* [Objectif de la tâche]: Poursuivez le texte sur le renouvellement des générations d'agriculteurs en reprenant juste après sa dernière phrase.

* [Extrait du document]:
>>>

A l’occasion du Salon international de l’agriculture, et alors que 200 fermes disparaissent chaque semaine en France, les 52 organisations membres du Collectif Nourrir appellent à faire du renouvellement des générations d’agriculteur·rices la priorité. Nous publions aujourd’hui un manifeste pour qu’1 million de paysans et paysannes rejoignent l’agriculture française d’ici 2050. Relever ce défi démographique en privilégiant les fermes plus petites, diversifiées, sobres, et dont les productions correspondent davantage aux besoins alimentaires de leur territoire sera la clé pour généraliser la transition agroécologique. La Loi d’Orientation Agricole promise par Emmanuel Macron et dont la concertation est actuellement pilotée par le ministère de l’Agriculture et de la Souveraineté alimentaire doit fixer ce cap.
La France prend la voie d’une agriculture sans paysans et sans avenir
Le secteur agricole est confronté à de nombreux défis, mais la première urgence reste la menace d’une France sans paysans, demain. Nous en avons perdu 100 000 ces 10 dernières années et les 400 000 fermes françaises vont essuyer 50 % de départ à la retraite dans les 10 ans à venir. Le monde agricole est en souffrance et les impacts de la guerre en Ukraine nous rappellent qu’une partie de la profession agricole, dépendante des marchés mondiaux, de l’énergie et des engrais chimiques produits à l’étranger, est très peu résiliente face aux crises.

<<<

Entrées de données collectées
>>>

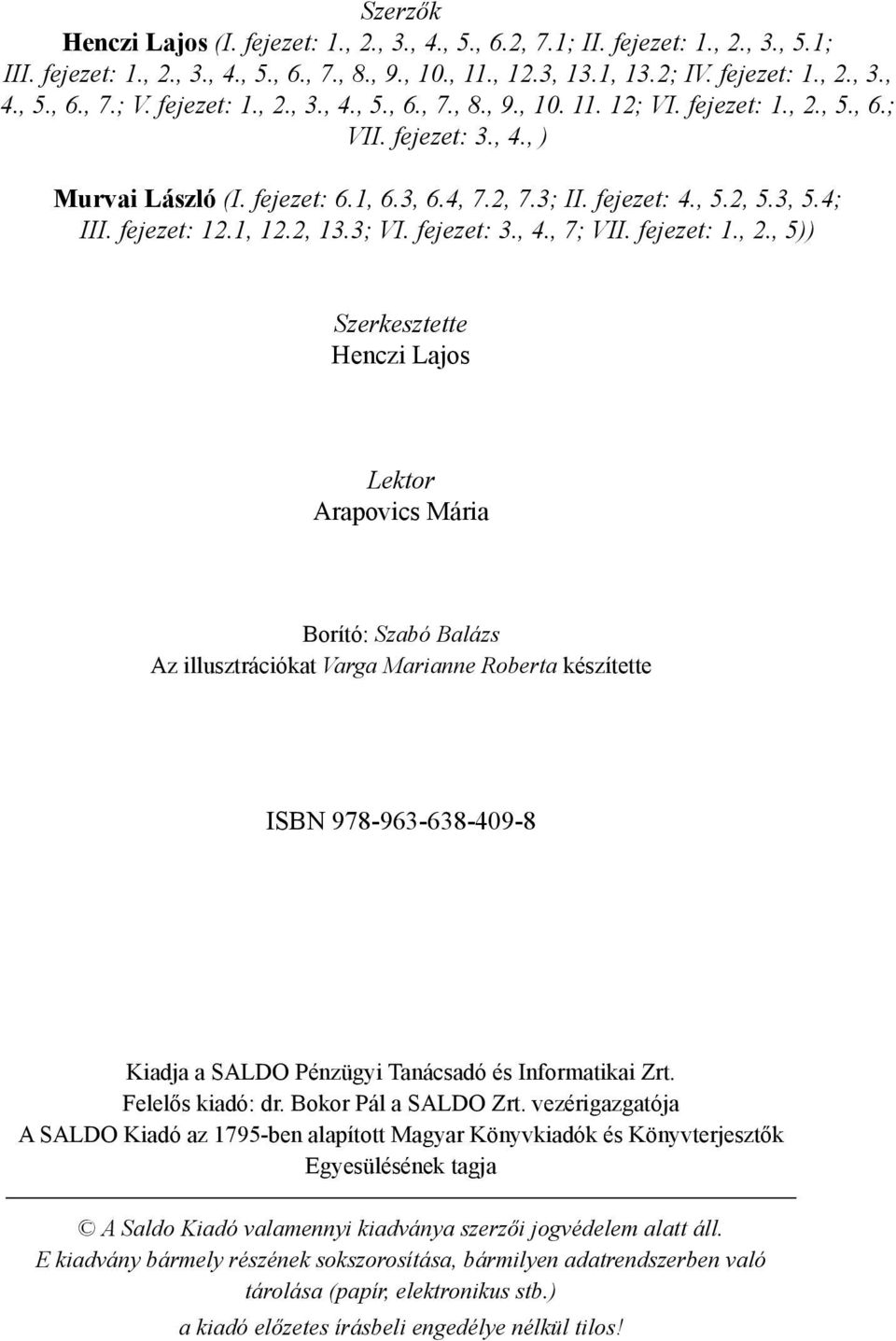 Szerzők

Henczi Lajos (I. fejezet: 1., 2., 3., 4., 5., 6.2, 7.1; II. fejezet: 1., 2., 3., 5.1; III. fejezet: 1., 2., 3., 4., 5., 6., 7., 8., 9., 10., 11., 12.3, 13.1, 13.2; IV. fejezet: 1., 2., 3., 4., 5., 6., 7.; V. fejezet: 1., 2., 3., 4., 5., 6., 7., 8., 9., 10. 11. 12; VI. fejezet: 1., 2., 5., 6.; VII. fejezet: 3., 4., )

Murvai László (I. fejezet: 6.1, 6.3, 6.4, 7.2, 7.3; II. fejezet: 4., 5.2, 5.3, 5.4; III. fejezet: 12.1, 12.2, 13.3; VI. fejezet: 3., 4., 7; VII. fejezet: 1., 2., 5))

Szerkesztette
Henczi Lajos

Lektor
Arapovics Mária

Borító: Szabó Balázs
Az illusztrációkat Varga Marianne Roberta készítette

ISBN 978-963-638-409-8

Kiadja a SALDO Pénzügyi Tanácsadó és Informatikai Zrt.
Felelős kiadó: dr. Bokor Pál a SALDO Zrt. vezérigazgatója
A SALDO Kiadó az 1795-ben alapított Magyar Könyvkiadók és Könyvterjesztők Egyesülésének tagja

© A Saldo Kiadó valamennyi kiadványa szerzői jogvédelem alatt áll.
E kiadvány bármely részének sokszorosítása, bármilyen adatrendszerben való tárolása (papír, elektronikus stb.)
a kiadó előzetes írásbeli engedélye nélkül tilos!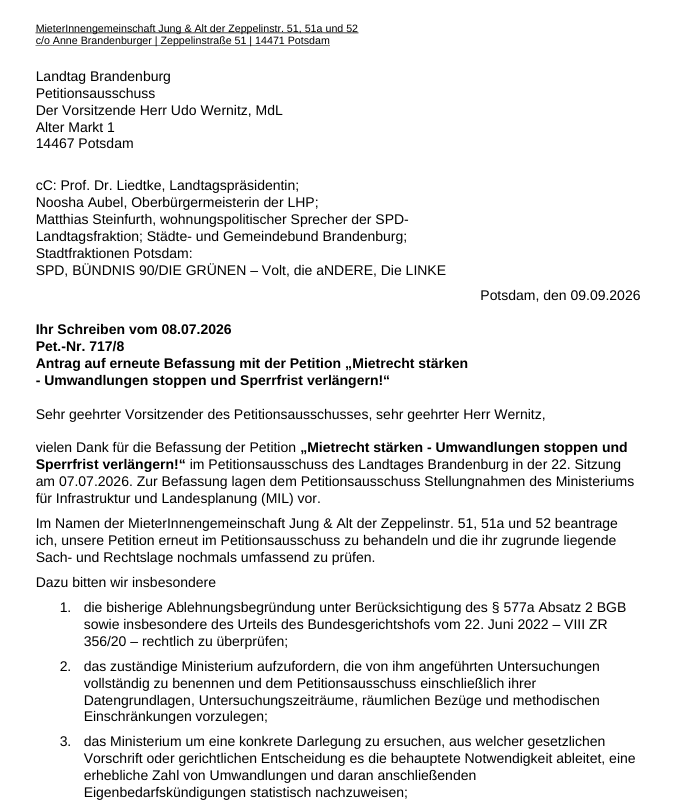 MieterInnengemeinschaft Jung & Alt der Zeppelinstr. 51, 51a und 52
c/o Anne Brandenburger | Zeppelinstraße 51 | 14471 Potsdam

Landtag Brandenburg
Petitionsausschuss
Der Vorsitzende Herr Udo Wernitz, MdL
Alter Markt 1
14467 Potsdam

cC: Prof. Dr. Liedtke, Landtagspräsidentin;
Noosha Aubel, Oberbürgermeisterin der LHP;
Matthias Steinfurth, wohnungspolitischer Sprecher der SPD-Landtagsfraktion; Städte- und Gemeindebund Brandenburg;
Stadtfraktionen Potsdam:
SPD, BÜNDNIS 90/DIE GRÜNEN – Volt, die aNDERE, Die LINKE

Potsdam, den 09.09.2026

Ihr Schreiben vom 08.07.2026
Pet.-Nr. 717/8
Antrag auf erneute Befassung mit der Petition „Mietrecht stärken - Umwandlungen stoppen und Sperrfrist verlängern!“

Sehr geehrter Vorsitzender des Petitionsausschusses, sehr geehrter Herr Wernitz,

vielen Dank für die Befassung der Petition „Mietrecht stärken - Umwandlungen stoppen und Sperrfrist verlängern!“ im Petitionsausschuss des Landtages Brandenburg in der 22. Sitzung am 07.07.2026. Zur Befassung lagen dem Petitionsausschuss Stellungnahmen des Ministeriums für Infrastruktur und Landesplanung (MIL) vor.

Im Namen der MieterInnengemeinschaft Jung & Alt der Zeppelinstr. 51, 51a und 52 beantrage ich, unsere Petition erneut im Petitionsausschuss zu behandeln und die ihr zugrunde liegende Sach- und Rechtslage nochmals umfassend zu prüfen.

Dazu bitten wir insbesondere

1. die bisherige Ablehnungsbegründung unter Berücksichtigung des § 577a Absatz 2 BGB sowie insbesondere des Urteils des Bundesgerichtshofs vom 22. Juni 2022 – VIII ZR 356/20 – rechtlich zu überprüfen;

2. das zuständige Ministerium aufzufordern, die von ihm angeführten Untersuchungen vollständig zu benennen und dem Petitionsausschuss einschließlich ihrer Datengrundlagen, Untersuchungszeiträume, räumlichen Bezüge und methodischen Einschränkungen vorzulegen;

3. das Ministerium um eine konkrete Darlegung zu ersuchen, aus welcher gesetzlichen Vorschrift oder gerichtlichen Entscheidung es die behauptete Notwendigkeit ableitet, eine erhebliche Zahl von Umwandlungen und daran anschließenden Eigenbedarfskündigungen statistisch nachzuweisen;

<<<

* [Votre réponse]:
Voir se poursuivre le déclin de l’agriculture signifie que les fermes restantes vont absorber les terres libérées et utiliser les aides de l’État pour s’agrandir, s’industrialiser et s’écarter de plus en plus des besoins alimentaires, sociaux, économiques de leur région. En suivant cette voie contraire à celle de la transition agroécologique, les objectifs de souveraineté alimentaire, de regain de la biodiversité, d’élevage respectueux des animaux ou encore de santé publique seront définitivement inatteignables.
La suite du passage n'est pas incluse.